§ WHAT YOU NEED TO DO:
Find the line with "Олег Ефремов и" in the entries below, then output every line from it down to the line with "Ugg sz9 slippers", exactly and with no pictures.

§ EXERCISE DATA:
* * * * *

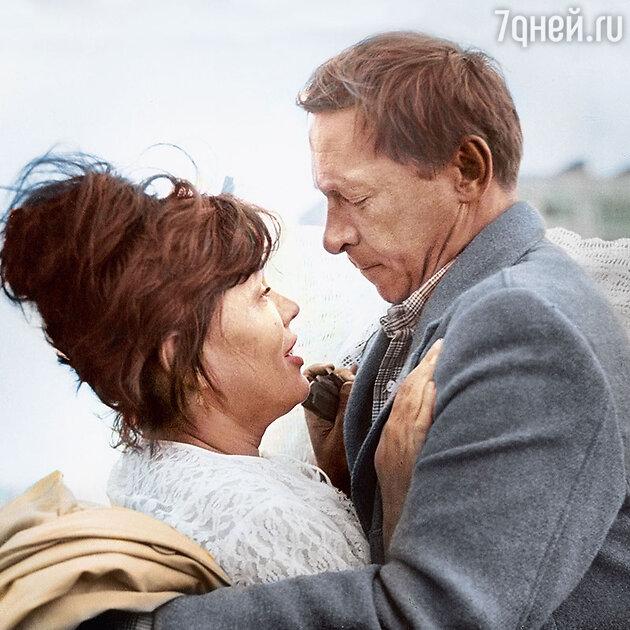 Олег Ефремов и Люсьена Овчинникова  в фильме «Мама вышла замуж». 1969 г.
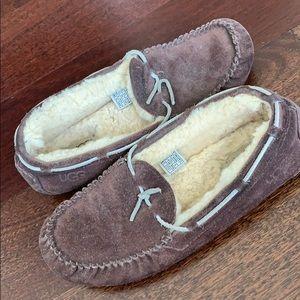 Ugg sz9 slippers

* * * * *

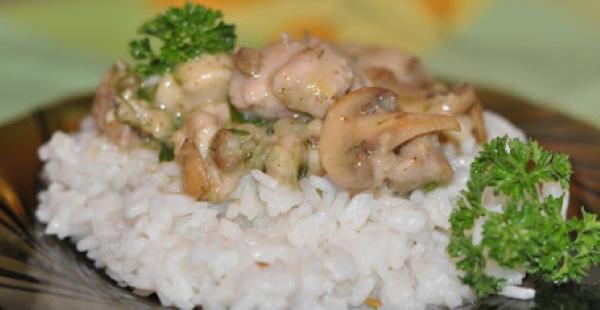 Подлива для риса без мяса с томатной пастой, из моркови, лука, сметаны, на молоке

* * * * *

§ EXERCISE RESPONSE:
 Олег Ефремов и Люсьена Овчинникова  в фильме «Мама вышла замуж». 1969 г.
 Ugg sz9 slippers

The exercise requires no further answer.